While Ritter's career as a feature film leading man didn't pan out, he did show up in supporting roles in a number of successful movies, thanks in no small part to Billy Bob Thornton. The actors first appeared together on the early '90s CBS sitcom Hearts Afire, and became close friends. For years, the two kept finding ways to work with each other. Thornton wrote, directed, and starred in the 1996 drama Sling Blade, and gave Ritter a prominent role in the movie. A year later, they both showed up in the indie drama A Gun, A Car, a Blonde, and reunited in 2003 for Bad Santa, released just weeks after Ritter's death. (Thornton played the titular drinking, smoking, thieving mall Santa, and Ritter a nervous, put-upon mall manager.)

More than a decade after Ritter passed on, Thornton still honors his old friend. In 2016, he dedicated Bad Santa 2 to Ritter. And he's still working with Ritters: When Thornton took the lead in the Amazon Video legal drama Goliath, who should land a recurring role as an FBI agent but Ritter's son Jason.

Lucy loved John

Three's Company didn't enjoy the best reputation. Critics and culture watchdogs dismissed the 1977–1984 series as "jiggle television," part of a trend — which also included Charlie's Angels — in which actresses wore skimpy outfits and often suffered from skimpier characterization. Two things earned Three's Company some cred: When John Ritter won Outstanding Lead Actor in a Comedy Series at the 1984 Emmy Awards, and when Lucille Ball, probably the most respected TV star and sitcom personality ever, revealed herself to be a huge fan of the show — and especially Ritter.

Ball hosted a retrospective on Three's Company in 1982, and in 1986, Ritter repaid the favor by guest-starring on her short-lived, would-be comeback vehicle Life with Lucy. Ritter played himself, and Ball's character put him up at her home after accidentally injuring his foot and hands, then wound up performing in a play with him. (The typical Lucy hijinks, in other words.) Shooting the episode was apparently a blast. "Lucy had more fun with John Ritter than with anybody," Ball's friend Michael Stern told TV Party. "During the actual filming, he broke her up.
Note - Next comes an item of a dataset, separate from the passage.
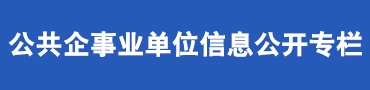 公共企事業(yè)單位信息公開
She had to say 'Cut!' She said that was only the third time in her life while filming a show that she actually had to say 'Cut' because she was laughing so hard."

He had a ball shooting Three's Company

Suzanne Somers and Joyce DeWitt weren't the only Three's Company cast members running around in revealing clothing. In his role as gadabout bachelor Jack Tripper on the sitcom, John Ritter often wore very short shorts — which were very much in style in the early 1980s. Ritter rocked a pair during a 1983 episode — he walks into a bedroom, sits down on a bed, and takes off his socks. That was all just some mundane stage business... until 2001, when someone discovered something scandalous about it. 
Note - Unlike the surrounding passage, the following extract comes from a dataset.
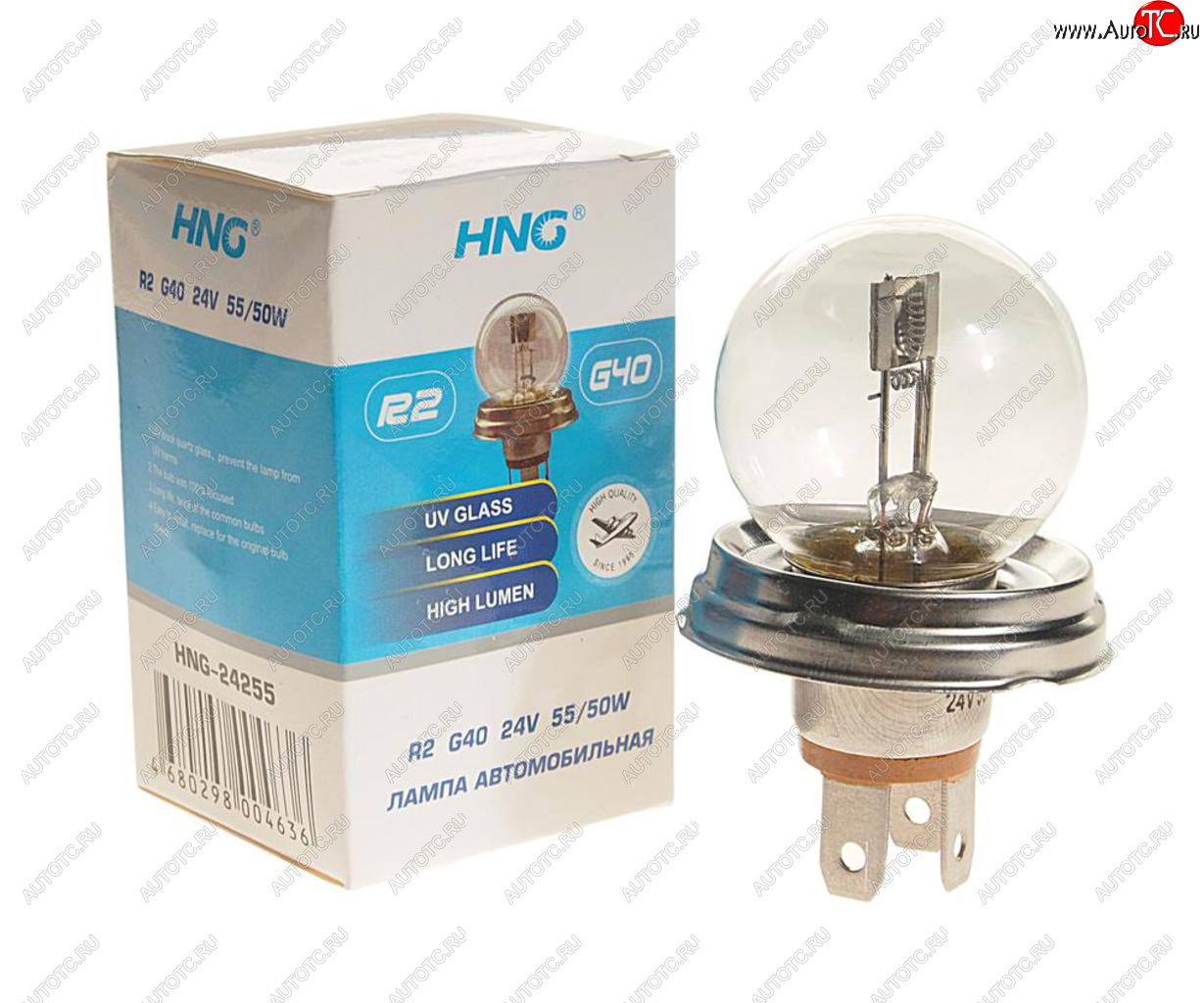 130 р. Лампа 24V R2 5550W P45t Long Life HNG HNG 24255  с доставкой в г. Кемерово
The episode aired on Nick at Nite, and a keen-eyed viewer noticed something that apparently nobody had noticed when the show first ran, probably because TV was decidedly not high-definition back in the '80s, and not many people were taping shows and freeze-framing things. Evidently, Ritter's shorts were a little too short, and for just a quick bit, a portion of the actor's anatomy became exposed. Nickelodeon subsequently edited the episode to keep everything in Ritter's pants.

As far as singers go...he was a great actor

While Ritter's father was a famous singer, he didn't inherit much of his old man's skills. "My dad and I both would sing. I wouldn't say we were ready to go on Broadway and do a big musical, but we could carry a tune and we enjoyed singing," Jason Ritter told CMT. "I like karaoke, but neither my dad nor I have that amazing deep voice that Tex had."
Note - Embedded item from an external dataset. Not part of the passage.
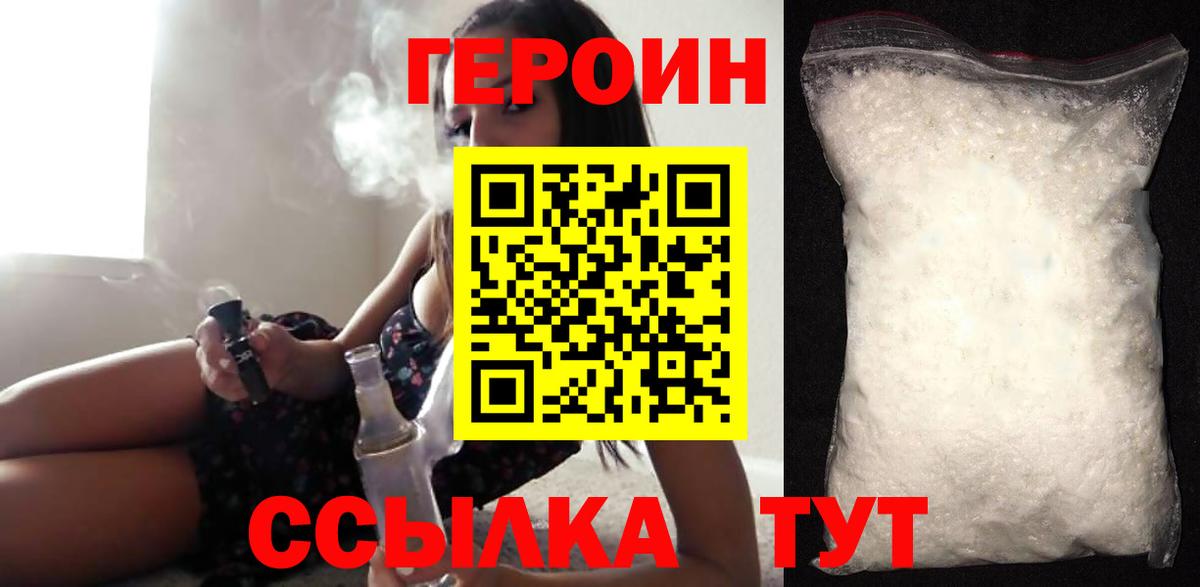 ГЕРОИН Heroin Ногинск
And in some vault somewhere on a Hollywood backlot, there probably sits the ultimate Three's Company outtake: Ritter, along with co-stars Joyce DeWitt and Suzanne Somers, singing that famous and catchy Three's Company theme song. ("Come and knock on our door / we've been waiting for you...") After shooting the first batch of episodes, producers had a song ready to go, co-written by veteran Sesame Street songwriter Joe Raposo, but no one to sing it. They decided to the All in the Family route and have the show's actors give it a shot. "We tried one afternoon to see if the kids could pull it off," associate producer Mimi Seawell said. "They didn't want to, but they tried. They didn't even come close."